__The problem__
Locate every line in the material below that has the word "Zealand". Copy each of those lines.

__Supplied records__
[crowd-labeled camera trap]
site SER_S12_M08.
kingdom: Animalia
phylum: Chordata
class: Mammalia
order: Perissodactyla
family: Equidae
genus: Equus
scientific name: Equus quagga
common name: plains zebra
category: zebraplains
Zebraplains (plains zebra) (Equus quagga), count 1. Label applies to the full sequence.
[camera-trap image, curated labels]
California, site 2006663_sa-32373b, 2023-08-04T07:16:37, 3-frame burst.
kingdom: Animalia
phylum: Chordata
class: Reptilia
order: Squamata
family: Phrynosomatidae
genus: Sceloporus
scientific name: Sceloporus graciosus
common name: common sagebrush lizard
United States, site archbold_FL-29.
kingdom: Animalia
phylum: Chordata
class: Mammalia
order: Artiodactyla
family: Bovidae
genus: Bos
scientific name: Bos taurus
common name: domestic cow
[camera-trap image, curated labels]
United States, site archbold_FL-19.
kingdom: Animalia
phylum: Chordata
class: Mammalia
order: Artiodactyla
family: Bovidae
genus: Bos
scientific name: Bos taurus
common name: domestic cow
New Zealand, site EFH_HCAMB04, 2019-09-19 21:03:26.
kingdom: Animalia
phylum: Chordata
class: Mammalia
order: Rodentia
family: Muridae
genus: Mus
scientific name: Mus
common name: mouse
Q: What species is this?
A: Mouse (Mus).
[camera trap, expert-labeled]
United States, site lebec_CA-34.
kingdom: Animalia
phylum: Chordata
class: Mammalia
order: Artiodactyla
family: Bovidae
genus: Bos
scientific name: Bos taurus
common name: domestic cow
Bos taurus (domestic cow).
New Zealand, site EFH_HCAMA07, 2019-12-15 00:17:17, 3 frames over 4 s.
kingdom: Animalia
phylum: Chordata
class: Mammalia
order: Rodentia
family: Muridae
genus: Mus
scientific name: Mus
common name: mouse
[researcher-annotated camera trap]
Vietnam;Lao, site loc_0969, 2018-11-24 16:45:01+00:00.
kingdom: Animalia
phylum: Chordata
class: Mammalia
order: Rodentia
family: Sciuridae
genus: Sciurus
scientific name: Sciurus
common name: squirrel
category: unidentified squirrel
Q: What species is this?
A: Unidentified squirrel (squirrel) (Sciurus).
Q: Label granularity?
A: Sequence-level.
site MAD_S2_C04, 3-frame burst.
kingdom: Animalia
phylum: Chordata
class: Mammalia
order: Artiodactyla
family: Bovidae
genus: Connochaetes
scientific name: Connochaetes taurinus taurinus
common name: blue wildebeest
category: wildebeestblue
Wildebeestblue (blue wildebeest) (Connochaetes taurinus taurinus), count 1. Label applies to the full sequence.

__Response box__
New Zealand, site EFH_HCAMB04, 2019-09-19 21:03:26.
New Zealand, site EFH_HCAMA07, 2019-12-15 00:17:17, 3 frames over 4 s.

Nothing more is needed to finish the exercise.